Recorded data:
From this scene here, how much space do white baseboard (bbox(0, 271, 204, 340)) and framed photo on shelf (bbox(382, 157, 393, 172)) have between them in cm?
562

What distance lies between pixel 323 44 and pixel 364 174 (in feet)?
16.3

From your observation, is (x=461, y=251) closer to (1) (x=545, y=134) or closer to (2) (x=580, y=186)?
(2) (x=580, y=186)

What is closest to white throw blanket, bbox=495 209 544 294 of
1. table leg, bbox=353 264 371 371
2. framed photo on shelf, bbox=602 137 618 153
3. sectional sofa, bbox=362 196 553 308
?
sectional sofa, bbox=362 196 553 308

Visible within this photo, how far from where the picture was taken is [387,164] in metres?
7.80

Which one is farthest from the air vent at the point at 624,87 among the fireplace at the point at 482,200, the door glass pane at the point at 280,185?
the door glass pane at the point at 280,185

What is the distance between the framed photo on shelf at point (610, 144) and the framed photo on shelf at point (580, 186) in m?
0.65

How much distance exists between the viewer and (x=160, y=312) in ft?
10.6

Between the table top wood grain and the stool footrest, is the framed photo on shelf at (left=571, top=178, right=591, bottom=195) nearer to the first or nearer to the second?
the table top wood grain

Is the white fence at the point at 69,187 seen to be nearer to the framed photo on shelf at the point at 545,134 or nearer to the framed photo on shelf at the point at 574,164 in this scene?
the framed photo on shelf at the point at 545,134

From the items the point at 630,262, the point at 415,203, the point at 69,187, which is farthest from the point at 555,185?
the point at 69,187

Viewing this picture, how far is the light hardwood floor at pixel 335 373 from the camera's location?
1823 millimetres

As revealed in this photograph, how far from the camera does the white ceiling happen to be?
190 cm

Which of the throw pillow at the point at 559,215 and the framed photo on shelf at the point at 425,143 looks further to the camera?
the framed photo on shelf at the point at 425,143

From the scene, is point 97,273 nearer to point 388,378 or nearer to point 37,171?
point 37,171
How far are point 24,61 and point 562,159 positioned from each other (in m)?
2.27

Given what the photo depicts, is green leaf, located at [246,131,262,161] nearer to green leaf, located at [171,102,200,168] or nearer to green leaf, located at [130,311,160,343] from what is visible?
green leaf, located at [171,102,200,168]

What is asked: Return verbatim every line of the records, starting with the line that contains "How much distance" and continuing through the end of the records, both included.

Answer below:
How much distance exists between the viewer and (x=160, y=312) in ft?
10.6

Between the table top wood grain and the stool footrest, is the framed photo on shelf at (left=571, top=178, right=591, bottom=195) nearer to the first or nearer to the second?
the table top wood grain

Is the white fence at the point at 69,187 seen to be nearer to the framed photo on shelf at the point at 545,134 or nearer to the framed photo on shelf at the point at 574,164 in this scene?
the framed photo on shelf at the point at 545,134

From the items the point at 630,262, the point at 415,203, the point at 69,187, which is farthest from the point at 555,185?
the point at 69,187

Viewing this picture, how far is the light hardwood floor at pixel 335 373 from the camera's location?
1823 millimetres

As revealed in this photograph, how far from the camera does the white ceiling happen to be?
190 cm

Which of the throw pillow at the point at 559,215 and the framed photo on shelf at the point at 425,143 looks further to the camera?
the framed photo on shelf at the point at 425,143

From the scene, is point 97,273 nearer to point 388,378 or nearer to point 37,171?
point 37,171
How far are point 24,61 and point 562,159 positioned from each other (in m)?
2.27

Given what the photo depicts, is green leaf, located at [246,131,262,161] nearer to green leaf, located at [171,102,200,168] or nearer to green leaf, located at [130,311,160,343] from what is visible?
green leaf, located at [171,102,200,168]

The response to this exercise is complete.